● EXERCISE: Turn the records, from the line containing "Is (x=583, y=330)" through the end of the records, into a Markdown table with the columns Row and Text. Put a row number under Row and each line under Text, and leave out blank lines.

● Entries taken from a collection:
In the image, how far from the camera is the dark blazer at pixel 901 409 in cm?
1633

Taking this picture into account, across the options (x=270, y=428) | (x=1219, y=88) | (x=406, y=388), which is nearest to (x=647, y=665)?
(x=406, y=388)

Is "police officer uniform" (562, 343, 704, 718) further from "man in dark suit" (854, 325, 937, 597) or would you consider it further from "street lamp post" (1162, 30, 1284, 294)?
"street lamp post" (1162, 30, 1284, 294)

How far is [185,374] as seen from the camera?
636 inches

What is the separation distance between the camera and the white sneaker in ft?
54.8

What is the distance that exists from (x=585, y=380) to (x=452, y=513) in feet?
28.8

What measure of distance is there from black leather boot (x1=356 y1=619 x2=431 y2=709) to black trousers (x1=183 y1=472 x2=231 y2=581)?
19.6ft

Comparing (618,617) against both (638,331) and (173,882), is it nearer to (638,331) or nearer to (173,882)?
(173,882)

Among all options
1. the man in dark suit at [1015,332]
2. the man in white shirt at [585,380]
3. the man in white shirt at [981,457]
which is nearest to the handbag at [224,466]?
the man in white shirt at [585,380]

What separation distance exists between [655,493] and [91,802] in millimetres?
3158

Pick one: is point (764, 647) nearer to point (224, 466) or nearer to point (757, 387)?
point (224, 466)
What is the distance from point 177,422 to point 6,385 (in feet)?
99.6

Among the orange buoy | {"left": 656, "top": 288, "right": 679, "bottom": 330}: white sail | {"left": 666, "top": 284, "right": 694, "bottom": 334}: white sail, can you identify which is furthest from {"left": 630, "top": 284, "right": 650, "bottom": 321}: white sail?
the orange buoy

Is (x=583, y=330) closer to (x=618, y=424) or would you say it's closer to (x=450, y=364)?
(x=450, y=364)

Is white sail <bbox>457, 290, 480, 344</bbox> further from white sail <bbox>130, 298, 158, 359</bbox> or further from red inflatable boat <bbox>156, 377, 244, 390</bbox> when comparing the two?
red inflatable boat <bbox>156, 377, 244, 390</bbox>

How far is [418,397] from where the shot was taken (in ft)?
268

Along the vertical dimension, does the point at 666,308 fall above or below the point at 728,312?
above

● ANSWER:
| Row | Text |
|---|---|
| 1 | Is (x=583, y=330) closer to (x=618, y=424) or would you say it's closer to (x=450, y=364)? |
| 2 | (x=450, y=364) |
| 3 | Is white sail <bbox>457, 290, 480, 344</bbox> further from white sail <bbox>130, 298, 158, 359</bbox> or further from red inflatable boat <bbox>156, 377, 244, 390</bbox> when comparing the two? |
| 4 | red inflatable boat <bbox>156, 377, 244, 390</bbox> |
| 5 | How far is [418,397] from where the shot was taken (in ft)? |
| 6 | 268 |
| 7 | Along the vertical dimension, does the point at 666,308 fall above or below the point at 728,312? |
| 8 | above |